LatexBlend: Scaling Multi-concept Customized Generation with Latent Textual Blending
Jian Jin, Zhenbo Yu, Yang Shen, Zhenyong Fu, Jian Yang
TL;DR
LaTexBlend addresses the challenge of scaling customized text-to-image generation to multiple concepts without sacrificing quality or efficiency. It introduces a latent textual space and a concept bank to store compact concept representations, enabling seamless on-the-fly blending of many concepts at inference time with no additional tuning. Empirical results show superior concept fidelity and layout coherence compared with strong baselines, along with linear tuning costs and no extra inference burden as the concept count grows. The approach enhances practical applicability of personalized T2I generation and supports layout-conditioned and complex scene generation, with potential for broader creative tooling.
Abstract
Customized text-to-image generation renders user-specified concepts into novel contexts based on textual prompts. Scaling the number of concepts in customized generation meets a broader demand for user creation, whereas existing methods face challenges with generation quality and computational efficiency. In this paper, we propose LaTexBlend, a novel framework for effectively and efficiently scaling multi-concept customized generation. The core idea of LaTexBlend is to represent single concepts and blend multiple concepts within a Latent Textual space, which is positioned after the text encoder and a linear projection.

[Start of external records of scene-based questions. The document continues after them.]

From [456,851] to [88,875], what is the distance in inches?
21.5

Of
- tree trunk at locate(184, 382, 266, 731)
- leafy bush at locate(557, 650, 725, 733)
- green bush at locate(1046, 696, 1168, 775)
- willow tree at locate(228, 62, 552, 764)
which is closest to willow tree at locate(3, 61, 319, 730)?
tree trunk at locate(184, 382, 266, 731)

LaTexBlend customizes each concept individually, storing them in a concept bank with a compact representation of latent textual features that captures sufficient concept information to ensure high fidelity. At inference, concepts from the bank can be freely and seamlessly combined in the latent textual space, offering two key merits for multi-concept generation: 1) excellent scalability, and 2) significant reduction of denoising deviation, preserving coherent layouts. Extensive experiments demonstrate that LaTexBlend can flexibly integrate multiple customized concepts with harmonious structures and high subject fidelity, substantially outperforming baselines in both generation quality and computational efficiency. Our code will be publicly available.